EFFECTS OF OBLIQUITY ON THE HABITABILITY OF EXOPLANETS AROUND M DWARFS

Most previous studies on how obliquity affects planetary habitability focused on planets around Sun-like stars. Their conclusions may not be applicable to habitable planets around M dwarfs due to the tidal-locking feature and associated insolation pattern of these planets. Here we use a comprehensive three-dimensional atmospheric general circulation model to investigate this issue. We find that the climates of planets with higher obliquities are generally warmer, consistent with previous studies. The mechanism of warming is, however, completely different. Significant reduction of low clouds, instead of sea-ice cover, within the substeller region (which moves if the obliquity is non-zero) is the key in warming M-dwarf planets with high obliquities.
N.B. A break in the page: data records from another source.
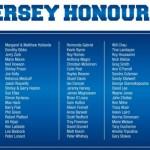 Bulldogs 18 Jersey Honour Roll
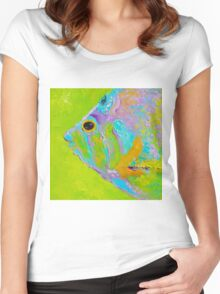Colorful Tropical Fish painting Women's Fitted Scoop T-Shirt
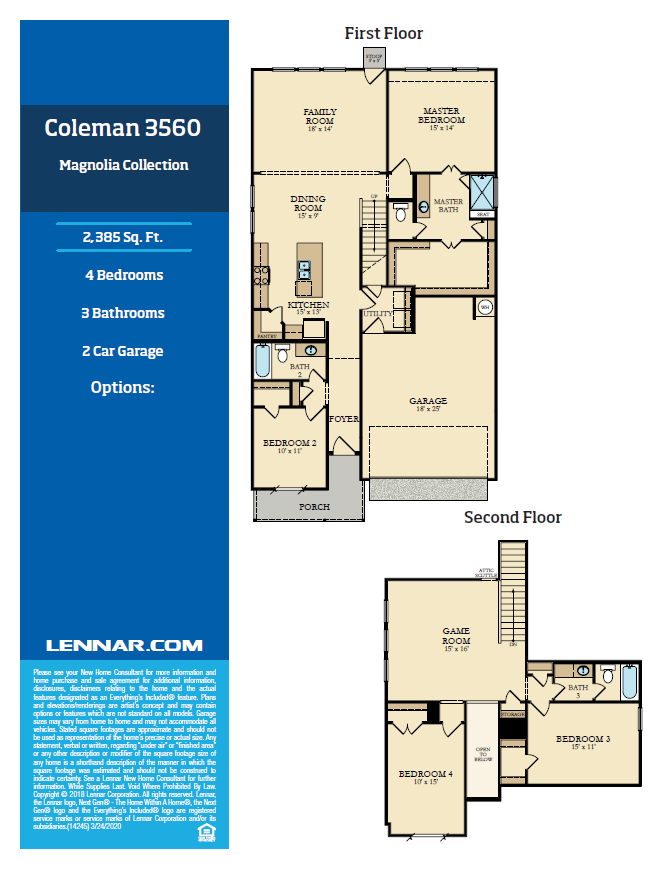 New Home know it all Coleman-Floor-plan-1 Magnolia Collection Floor Plans
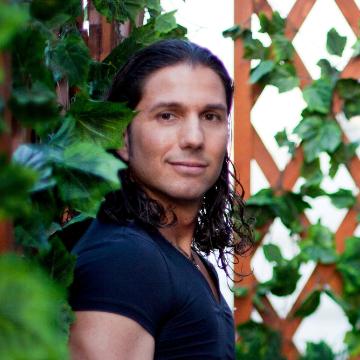 Diego Romeo, 42, Rome, Italy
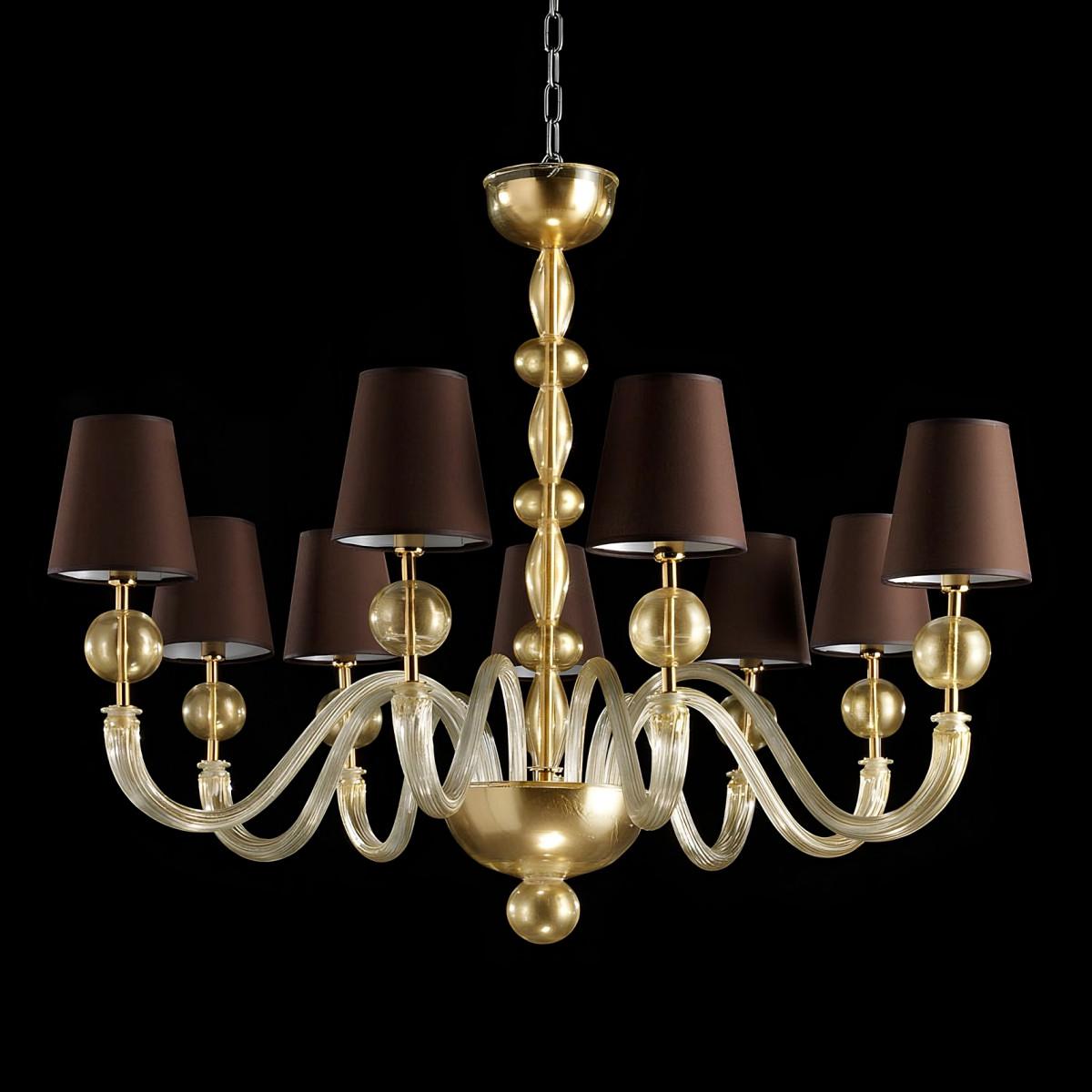 """""""Polluce"""" lampara de araña de Murano - 9 luces - color or - pantallas marron"""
For a total insolation of 1237 W m(-2), the climate warms by 21 K when the obliquity increases from 0 degrees to 90 degrees. Correspondingly, the runaway greenhouse inner edge of the habitable zone shifts outward from 2500 to 2100 W m(-2). The moist greenhouse inner edge, based on our crude estimation, shifts less, from 2180 to 2075 W m(-2). Near the outer edge, in contrast, the climates of planets with higher obliquities are colder due to their reduced ability to maintain a hotspot at the surface. Therefore, the outer edge moves inward when obliquity is increased, opposite to the finding of previous studies on planets around Sun-like stars. Our results thus indicate that the habitable zone for M dwarfs narrows if the obliquity of their planets increases.